Australie: un centre islamique ferme ses portes

Un centre islamique australien dont le nom a été associé à celui de plusieurs hommes soupçonnés de visées terroristes a fermé ses portes jeudi, se disant victime de harcèlement et d'une campagne malhonnête.

Le centre islamique Al-Furqan de Melbourne s'est retrouvé sous les feux des projecteurs après l'arrestation le weekend dernier de cinq jeunes soupçonnés de projeter de commettre des "actes terroristes" le 25 avril, journée nationale de commémoration des morts en temps de guerre.

Le "centre Al-Furqan et un certain nombre d'autres centres à travers l'Australie ont attiré notre attention", avait alors expliqué la police.

Deux des interpellés, Sevdet Besim et Harun Causevic, ont été inculpés de conspiration en vue de commettre un acte terroriste. Un autre jeune homme risque d'être poursuivi pour détention d'armes. Les deux derniers interpellés ont été relâchés en attendant de nouvelles investigations.

Les suspects sont des connaissances de Numam Haider, abattu par la police après avoir blessé à coups de couteau deux policiers en septembre dernier, selon la police. Haider s'était rendu au Centre al-Furqan.

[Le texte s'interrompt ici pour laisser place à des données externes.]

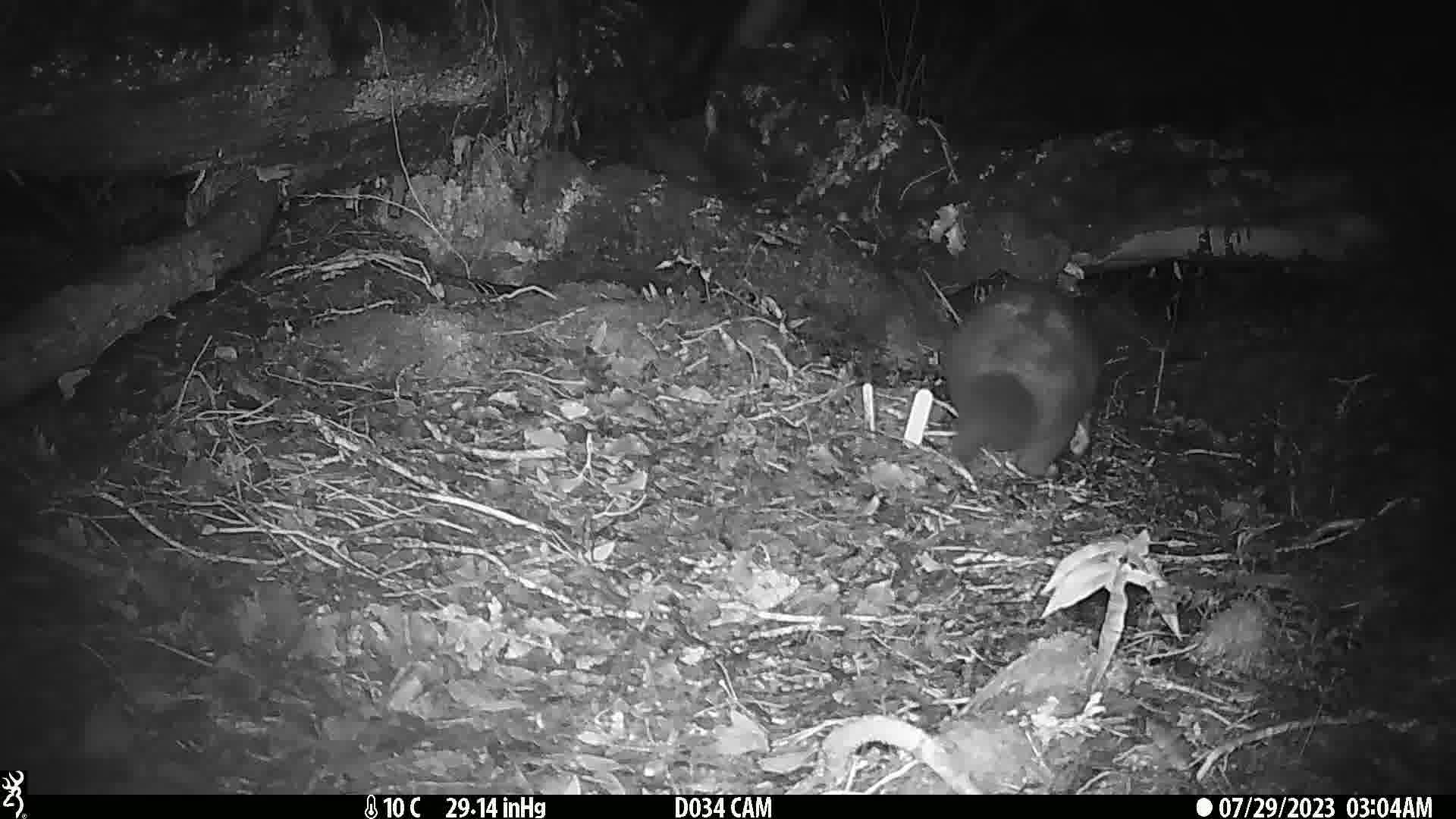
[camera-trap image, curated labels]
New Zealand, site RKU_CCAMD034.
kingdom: Animalia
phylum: Chordata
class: Mammalia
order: Diprotodontia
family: Phalangeridae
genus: Trichosurus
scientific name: Trichosurus vulpecula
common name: common brushtail possum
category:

"Ce communiqué annonce que le centre islamique Al-Furqan cesse ses activités et ferme ses portes, avec effet immédiat", pouvait-on lire sur le site internet de l'organisation dirigée par le religieux Harun Mehicevic. "Compte-tenu du harcèlement perpétuel, des pressions et des fausses accusations portées contre le centre, en particulier par les médias et les politiques, nous pensons que c'est la meilleure chose à faire".

Al-Furqan avait pris ses distances avec les jeunes interpellés, déclarant qu'il n'y avait aucun rapport entre le centre et ces arrestations.

La presse locale avait rapporté que Neil Prakash, un Australien qui mène en Syrie une campagne de recrutement pour l'organisation jihadiste Etat islamique (EI), était un familier du centre avant son départ d'Australie en 2013.

L'Anzac Day, du nom de l'Australia and New Zealand Army Corps, célébré le 25 avril, commémore la sanglante bataille de Gallipoli (Dardanelles) entre les Australiens et Néo-Zélandais et l'armée ottomane en 1915, pendant la Première guerre mondiale, et l'engagement des troupes australiennes et néo-zélandaises en France et en Belgique.

L'Australie a relevé en septembre son niveau d'alerte contre le terrorisme, suite en particulier au départ de plus de 100 de ses ressortissants vers l'Irak et la Syrie pour combattre dans les rangs de l'EI.